◆ Aim: Reproduce the entire data listing below word for word.

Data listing
==================================================

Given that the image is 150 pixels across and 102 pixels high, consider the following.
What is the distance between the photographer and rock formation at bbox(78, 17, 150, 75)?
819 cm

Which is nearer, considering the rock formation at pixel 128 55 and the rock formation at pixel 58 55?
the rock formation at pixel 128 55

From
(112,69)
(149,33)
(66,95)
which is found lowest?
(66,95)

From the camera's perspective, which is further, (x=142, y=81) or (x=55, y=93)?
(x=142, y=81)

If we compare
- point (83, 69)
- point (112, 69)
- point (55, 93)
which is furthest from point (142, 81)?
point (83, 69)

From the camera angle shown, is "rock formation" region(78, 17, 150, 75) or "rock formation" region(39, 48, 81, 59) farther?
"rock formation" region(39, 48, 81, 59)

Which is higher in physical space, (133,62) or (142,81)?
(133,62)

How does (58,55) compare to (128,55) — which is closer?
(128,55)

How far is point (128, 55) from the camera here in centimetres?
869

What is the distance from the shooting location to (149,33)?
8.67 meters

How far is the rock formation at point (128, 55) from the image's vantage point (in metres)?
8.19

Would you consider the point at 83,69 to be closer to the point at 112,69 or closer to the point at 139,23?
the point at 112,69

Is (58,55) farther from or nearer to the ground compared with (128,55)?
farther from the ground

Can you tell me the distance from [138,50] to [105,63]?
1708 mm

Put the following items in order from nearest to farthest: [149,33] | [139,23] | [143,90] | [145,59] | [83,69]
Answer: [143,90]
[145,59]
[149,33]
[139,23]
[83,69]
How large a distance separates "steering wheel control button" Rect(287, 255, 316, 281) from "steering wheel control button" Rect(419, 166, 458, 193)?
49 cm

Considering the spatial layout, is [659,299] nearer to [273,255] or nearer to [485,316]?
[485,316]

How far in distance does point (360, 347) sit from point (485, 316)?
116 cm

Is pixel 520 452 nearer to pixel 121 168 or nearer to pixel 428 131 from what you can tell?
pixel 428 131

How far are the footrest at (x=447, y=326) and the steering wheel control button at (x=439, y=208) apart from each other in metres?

==================================================

◆ Problem solution:
Given that the image is 150 pixels across and 102 pixels high, consider the following.
What is the distance between the photographer and rock formation at bbox(78, 17, 150, 75)?
819 cm

Which is nearer, considering the rock formation at pixel 128 55 and the rock formation at pixel 58 55?
the rock formation at pixel 128 55

From
(112,69)
(149,33)
(66,95)
which is found lowest?
(66,95)

From the camera's perspective, which is further, (x=142, y=81) or (x=55, y=93)?
(x=142, y=81)

If we compare
- point (83, 69)
- point (112, 69)
- point (55, 93)
which is furthest from point (142, 81)?
point (83, 69)

From the camera angle shown, is "rock formation" region(78, 17, 150, 75) or "rock formation" region(39, 48, 81, 59) farther?
"rock formation" region(39, 48, 81, 59)

Which is higher in physical space, (133,62) or (142,81)?
(133,62)

How does (58,55) compare to (128,55) — which is closer?
(128,55)

How far is point (128, 55) from the camera here in centimetres?
869

What is the distance from the shooting location to (149,33)?
8.67 meters

How far is the rock formation at point (128, 55) from the image's vantage point (in metres)?
8.19

Would you consider the point at 83,69 to be closer to the point at 112,69 or closer to the point at 139,23?
the point at 112,69

Is (58,55) farther from or nearer to the ground compared with (128,55)?
farther from the ground

Can you tell me the distance from [138,50] to [105,63]?
1708 mm

Put the following items in order from nearest to farthest: [149,33] | [139,23] | [143,90] | [145,59] | [83,69]
Answer: [143,90]
[145,59]
[149,33]
[139,23]
[83,69]
How large a distance separates "steering wheel control button" Rect(287, 255, 316, 281) from "steering wheel control button" Rect(419, 166, 458, 193)?
49 cm

Considering the spatial layout, is [659,299] nearer to [273,255] or nearer to [485,316]?
[485,316]

How far in distance does point (360, 347) sit from point (485, 316)?
116 cm

Is pixel 520 452 nearer to pixel 121 168 or nearer to pixel 428 131 from what you can tell?
pixel 428 131

How far are the footrest at (x=447, y=326) and the steering wheel control button at (x=439, y=208) apart from each other in metres?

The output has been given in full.